--- start Data excerpts ---
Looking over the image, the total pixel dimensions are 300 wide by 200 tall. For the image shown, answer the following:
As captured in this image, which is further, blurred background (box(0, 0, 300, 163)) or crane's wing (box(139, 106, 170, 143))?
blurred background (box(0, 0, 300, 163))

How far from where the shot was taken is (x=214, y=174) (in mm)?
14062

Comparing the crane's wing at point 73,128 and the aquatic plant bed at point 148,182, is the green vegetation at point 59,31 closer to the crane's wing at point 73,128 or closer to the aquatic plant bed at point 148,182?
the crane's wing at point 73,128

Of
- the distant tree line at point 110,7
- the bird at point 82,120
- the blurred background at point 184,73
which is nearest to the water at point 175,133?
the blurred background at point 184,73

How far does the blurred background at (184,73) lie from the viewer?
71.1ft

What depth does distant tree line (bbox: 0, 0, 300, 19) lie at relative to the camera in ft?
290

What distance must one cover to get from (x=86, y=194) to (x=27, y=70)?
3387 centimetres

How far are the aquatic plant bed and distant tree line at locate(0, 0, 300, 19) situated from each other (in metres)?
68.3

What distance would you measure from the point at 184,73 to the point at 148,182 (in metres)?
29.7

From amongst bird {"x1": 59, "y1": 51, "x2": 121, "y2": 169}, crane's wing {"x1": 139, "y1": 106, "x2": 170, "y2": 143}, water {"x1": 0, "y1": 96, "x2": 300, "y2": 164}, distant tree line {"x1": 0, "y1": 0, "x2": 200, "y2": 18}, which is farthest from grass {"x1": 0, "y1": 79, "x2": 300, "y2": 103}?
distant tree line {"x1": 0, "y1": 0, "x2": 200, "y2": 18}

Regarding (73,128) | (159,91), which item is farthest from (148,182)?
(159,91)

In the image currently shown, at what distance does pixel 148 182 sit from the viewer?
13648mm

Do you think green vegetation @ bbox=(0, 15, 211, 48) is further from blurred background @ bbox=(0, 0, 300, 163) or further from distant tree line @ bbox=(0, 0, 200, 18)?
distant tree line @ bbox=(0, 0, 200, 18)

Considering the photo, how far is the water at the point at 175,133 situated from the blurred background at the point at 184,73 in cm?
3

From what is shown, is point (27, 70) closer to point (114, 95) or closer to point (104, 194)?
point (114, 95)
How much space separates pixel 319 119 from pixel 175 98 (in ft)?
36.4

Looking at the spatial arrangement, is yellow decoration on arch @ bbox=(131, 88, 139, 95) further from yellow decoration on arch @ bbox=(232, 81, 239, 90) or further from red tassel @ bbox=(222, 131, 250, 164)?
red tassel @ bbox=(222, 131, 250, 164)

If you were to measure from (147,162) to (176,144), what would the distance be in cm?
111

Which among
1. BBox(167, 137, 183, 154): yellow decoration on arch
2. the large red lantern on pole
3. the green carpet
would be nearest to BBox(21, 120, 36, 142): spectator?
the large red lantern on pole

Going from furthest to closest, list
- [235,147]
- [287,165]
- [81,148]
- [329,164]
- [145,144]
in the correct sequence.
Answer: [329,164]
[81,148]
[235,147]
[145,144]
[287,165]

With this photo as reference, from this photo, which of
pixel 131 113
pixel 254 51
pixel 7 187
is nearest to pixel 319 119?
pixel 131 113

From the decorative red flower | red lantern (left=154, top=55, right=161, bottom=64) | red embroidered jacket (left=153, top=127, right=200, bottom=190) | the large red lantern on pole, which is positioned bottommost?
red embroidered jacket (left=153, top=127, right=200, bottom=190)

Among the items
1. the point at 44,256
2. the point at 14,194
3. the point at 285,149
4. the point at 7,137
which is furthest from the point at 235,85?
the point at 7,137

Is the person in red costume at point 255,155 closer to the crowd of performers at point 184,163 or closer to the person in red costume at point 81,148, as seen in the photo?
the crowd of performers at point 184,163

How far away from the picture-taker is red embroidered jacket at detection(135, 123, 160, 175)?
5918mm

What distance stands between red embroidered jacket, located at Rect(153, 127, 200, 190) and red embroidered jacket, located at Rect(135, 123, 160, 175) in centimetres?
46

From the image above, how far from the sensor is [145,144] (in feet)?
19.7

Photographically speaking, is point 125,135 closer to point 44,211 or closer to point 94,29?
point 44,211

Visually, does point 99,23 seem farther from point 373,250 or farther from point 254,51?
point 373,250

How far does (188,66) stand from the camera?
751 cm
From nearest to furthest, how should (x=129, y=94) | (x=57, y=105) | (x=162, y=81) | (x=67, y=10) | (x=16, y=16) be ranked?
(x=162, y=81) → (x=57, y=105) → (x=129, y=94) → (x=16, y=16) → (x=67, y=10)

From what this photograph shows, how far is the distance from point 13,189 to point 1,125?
--- end Data excerpts ---
▶ _Problem statement_: The records above should be returned exactly.

▶ _Reply to the task_:
Looking over the image, the total pixel dimensions are 300 wide by 200 tall. For the image shown, answer the following:
As captured in this image, which is further, blurred background (box(0, 0, 300, 163)) or crane's wing (box(139, 106, 170, 143))?
blurred background (box(0, 0, 300, 163))

How far from where the shot was taken is (x=214, y=174) (in mm)?
14062

Comparing the crane's wing at point 73,128 and the aquatic plant bed at point 148,182, is the green vegetation at point 59,31 closer to the crane's wing at point 73,128 or closer to the aquatic plant bed at point 148,182?
the crane's wing at point 73,128

Of
- the distant tree line at point 110,7
- the bird at point 82,120
- the blurred background at point 184,73
which is nearest to the water at point 175,133?
the blurred background at point 184,73

How far does the blurred background at (184,73) lie from the viewer?
71.1ft

What depth does distant tree line (bbox: 0, 0, 300, 19) lie at relative to the camera in ft?
290

What distance must one cover to get from (x=86, y=194) to (x=27, y=70)?
3387 centimetres

How far are the aquatic plant bed and distant tree line at locate(0, 0, 300, 19) situated from each other (in metres)?
68.3

What distance would you measure from the point at 184,73 to the point at 148,182 (in metres)?
29.7

From amongst bird {"x1": 59, "y1": 51, "x2": 121, "y2": 169}, crane's wing {"x1": 139, "y1": 106, "x2": 170, "y2": 143}, water {"x1": 0, "y1": 96, "x2": 300, "y2": 164}, distant tree line {"x1": 0, "y1": 0, "x2": 200, "y2": 18}, which is farthest from grass {"x1": 0, "y1": 79, "x2": 300, "y2": 103}?
distant tree line {"x1": 0, "y1": 0, "x2": 200, "y2": 18}

Regarding (73,128) | (159,91), which item is farthest from (148,182)?
(159,91)

In the image currently shown, at what distance does pixel 148 182 sit from the viewer?
13648mm

Do you think green vegetation @ bbox=(0, 15, 211, 48) is further from blurred background @ bbox=(0, 0, 300, 163) or further from distant tree line @ bbox=(0, 0, 200, 18)?
distant tree line @ bbox=(0, 0, 200, 18)

Considering the photo, how far is the water at the point at 175,133 situated from the blurred background at the point at 184,73 in cm?
3

From what is shown, is point (27, 70) closer to point (114, 95) or closer to point (104, 194)?
point (114, 95)
How much space separates pixel 319 119 from pixel 175 98 (in ft)?
36.4

Looking at the spatial arrangement, is yellow decoration on arch @ bbox=(131, 88, 139, 95) further from yellow decoration on arch @ bbox=(232, 81, 239, 90) or further from red tassel @ bbox=(222, 131, 250, 164)?
red tassel @ bbox=(222, 131, 250, 164)

If you were to measure from (147,162) to (176,144), what would the distance be in cm?
111

Which among
1. BBox(167, 137, 183, 154): yellow decoration on arch
2. the large red lantern on pole
3. the green carpet
would be nearest to BBox(21, 120, 36, 142): spectator?
the large red lantern on pole

Going from furthest to closest, list
- [235,147]
- [287,165]
- [81,148]
- [329,164]
- [145,144]
in the correct sequence.
Answer: [329,164]
[81,148]
[235,147]
[145,144]
[287,165]

With this photo as reference, from this photo, which of
pixel 131 113
pixel 254 51
pixel 7 187
is nearest to pixel 319 119?
pixel 131 113

From the decorative red flower | red lantern (left=154, top=55, right=161, bottom=64) | red embroidered jacket (left=153, top=127, right=200, bottom=190) | the large red lantern on pole, which is positioned bottommost?
red embroidered jacket (left=153, top=127, right=200, bottom=190)

Among the items
1. the point at 44,256
2. the point at 14,194
3. the point at 285,149
4. the point at 7,137
which is furthest from the point at 235,85?
the point at 7,137

Is the person in red costume at point 255,155 closer to the crowd of performers at point 184,163 or closer to the person in red costume at point 81,148, as seen in the photo?
the crowd of performers at point 184,163

How far away from the picture-taker is red embroidered jacket at detection(135, 123, 160, 175)?
5918mm

What distance stands between red embroidered jacket, located at Rect(153, 127, 200, 190) and red embroidered jacket, located at Rect(135, 123, 160, 175) in centimetres?
46

From the image above, how far from the sensor is [145,144] (in feet)?
19.7

Photographically speaking, is point 125,135 closer to point 44,211 or closer to point 94,29?
point 44,211

Visually, does point 99,23 seem farther from point 373,250 or farther from point 254,51?
point 373,250

How far does (188,66) stand from the camera?
751 cm
From nearest to furthest, how should (x=129, y=94) | (x=57, y=105) | (x=162, y=81) | (x=67, y=10) | (x=16, y=16) be ranked?
(x=162, y=81) → (x=57, y=105) → (x=129, y=94) → (x=16, y=16) → (x=67, y=10)

From what this photograph shows, how far is the distance from point 13,189 to point 1,125?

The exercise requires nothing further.